> [What you need to do]: Copy the lines of the listing below exactly, beginning with the line that contains "Based on visual" and continuing through the end of the listing.

> [Records supplied]:
******************************

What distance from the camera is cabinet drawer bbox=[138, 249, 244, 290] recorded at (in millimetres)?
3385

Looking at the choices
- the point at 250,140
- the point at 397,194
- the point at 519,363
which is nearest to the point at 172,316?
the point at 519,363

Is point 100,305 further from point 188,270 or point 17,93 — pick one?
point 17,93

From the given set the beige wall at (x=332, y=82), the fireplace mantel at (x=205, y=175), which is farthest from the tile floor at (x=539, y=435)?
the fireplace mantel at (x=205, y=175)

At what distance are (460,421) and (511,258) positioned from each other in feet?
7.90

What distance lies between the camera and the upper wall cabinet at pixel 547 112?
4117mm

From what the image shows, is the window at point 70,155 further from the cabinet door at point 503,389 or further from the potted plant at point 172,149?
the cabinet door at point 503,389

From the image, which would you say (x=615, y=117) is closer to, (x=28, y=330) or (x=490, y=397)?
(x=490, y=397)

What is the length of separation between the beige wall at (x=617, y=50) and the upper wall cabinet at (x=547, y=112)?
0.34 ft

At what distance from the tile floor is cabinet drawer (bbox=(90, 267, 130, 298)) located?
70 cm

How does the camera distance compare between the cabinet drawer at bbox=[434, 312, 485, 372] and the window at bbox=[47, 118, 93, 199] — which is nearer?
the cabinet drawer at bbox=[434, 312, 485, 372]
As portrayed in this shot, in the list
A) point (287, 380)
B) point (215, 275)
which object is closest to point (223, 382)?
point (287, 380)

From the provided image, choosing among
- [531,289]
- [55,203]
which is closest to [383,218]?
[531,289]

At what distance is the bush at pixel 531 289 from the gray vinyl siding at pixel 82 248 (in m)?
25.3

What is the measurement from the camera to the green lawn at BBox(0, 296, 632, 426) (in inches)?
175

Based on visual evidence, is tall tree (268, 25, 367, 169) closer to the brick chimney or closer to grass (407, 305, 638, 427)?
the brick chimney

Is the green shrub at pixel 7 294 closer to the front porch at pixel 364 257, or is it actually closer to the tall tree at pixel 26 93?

******************************

> [Complete output]:
Based on visual evidence, is tall tree (268, 25, 367, 169) closer to the brick chimney or closer to grass (407, 305, 638, 427)?
the brick chimney

Is the green shrub at pixel 7 294 closer to the front porch at pixel 364 257, or is it actually closer to the tall tree at pixel 26 93?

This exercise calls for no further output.